Vervolgens is in 2010 in de Regeling Voertuigen een aparte paragraaf opgenomen (Hoofdstuk 5/Afdeling 6/§13): Zelf balancerende Bromfietsen. Deze paragraaf regelde de toelating tot de Nederlandse openbare weg, met zeer summiere veiligheidsregels.
Die eisen, primair opgesteld voor de kant en klare, geïmporteerde Segway, zijn voor de Stint nauwelijks uitgebreid. De minister (Melanie Schultz van Haegen) besloot de toelating van de Stint op dezelfde wijze te regelen als bij de Segway – dus buiten de, in de visie van de Tweede Kamer, veel te strenge EU-veiligheidsregels om. Zij verzocht de RDW na te gaan of de Stint voldeed aan de eisen van §13 van de Regeling Voertuigen, aan het beperkte regelkader dus. De RDW beantwoordde die vraag terecht bevestigend, maar heeft in haar toetsingsrapport niet gerept over het feit dat de remwegvertraging een stuk beneden de Europese norm lag. Ook in het toetsingsrapport rond de veiligheidseisen van de Stichting Wetenschappelijk Onderzoek Verkeersveiligheid (SWOV) van november 2011 zijn hierover geen opmerkingen gemaakt. Terwijl op dat moment door experts wel werd ingezien dat die EU-norm van 4 m/s2 toch een noodzakelijke grens was; nog geen drie maanden na de toelating van de Stint is ook in de Nederlandse regelgeving die norm weer aangenomen. De toelating van de Stint werd echter niet ingetrokken.

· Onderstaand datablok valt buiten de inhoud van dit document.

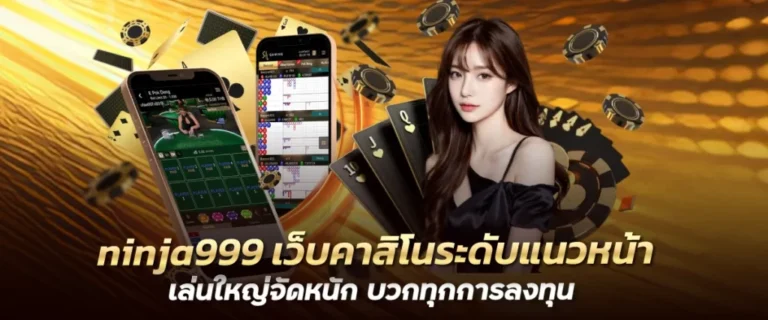ninja999 เว็บคาสิโนระดับแนวหน้า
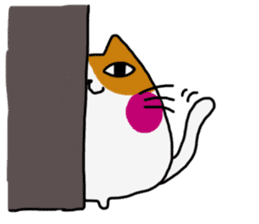 Marshmallow cat maro sticker #4292201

Was de Stint volgens de Europese regels toegelaten, dan zou de RDW een monitorfunctie hebben gehad. Door de Europese veiligheidsregels buiten werking te stellen had niemand nog zo’n functie.
Na de ramp
Zeven jaar later, na het rampzalige ongeval in Oss, gaf de minister van I&W (inmiddels was dat Cora van Nieuwenhuizen) TNO de opdracht te onderzoeken welke verbeteringen de Stint nodig had om verantwoord de weg op te kunnen. De eerste aanbeveling was ‘dat het voertuig moest worden voorzien van een goedwerkend remsysteem op alle wielen dat wat betreft technische eisen tenminste voldoet aan de reguliere toelatingseisen voor dit type voertuig’. De TNO-rapportage ontbeert eveneens een verwijzing naar de Europese norm die zeven jaar daarvoor met opzet was omzeild.

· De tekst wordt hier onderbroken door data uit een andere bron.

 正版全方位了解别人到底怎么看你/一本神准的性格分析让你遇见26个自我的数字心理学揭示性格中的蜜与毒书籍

Vraagtekens bij financiële afhankelijkheid
De analyse van Verkeerskunde merkt bij alle drie de onderzoekende instanties op dat ze in belangrijke mate afhankelijk zijn van financiering door het opdracht gevende ministerie. ‘De vooraanstaande Nederlandse instituten RDW, SWOV en TNO hebben door hun specifieke technische deskundigheid een bijzondere verantwoordelijkheid als zij betrokken worden bij de beoordeling van in Nederland nieuwe en onbekende voertuigen. Deze instituten werden betrokken bij de beoordeling van de Stint. Zij hebben de ingrijpende besluiten van de minister onterecht zonder enige kanttekening laten passeren. Daarmee hebben zij tenminste de indruk gewekt het belang van hun financiële relatie met de minister te stellen boven het maatschappelijke belang van veilig verkeer’ besluit de analyse.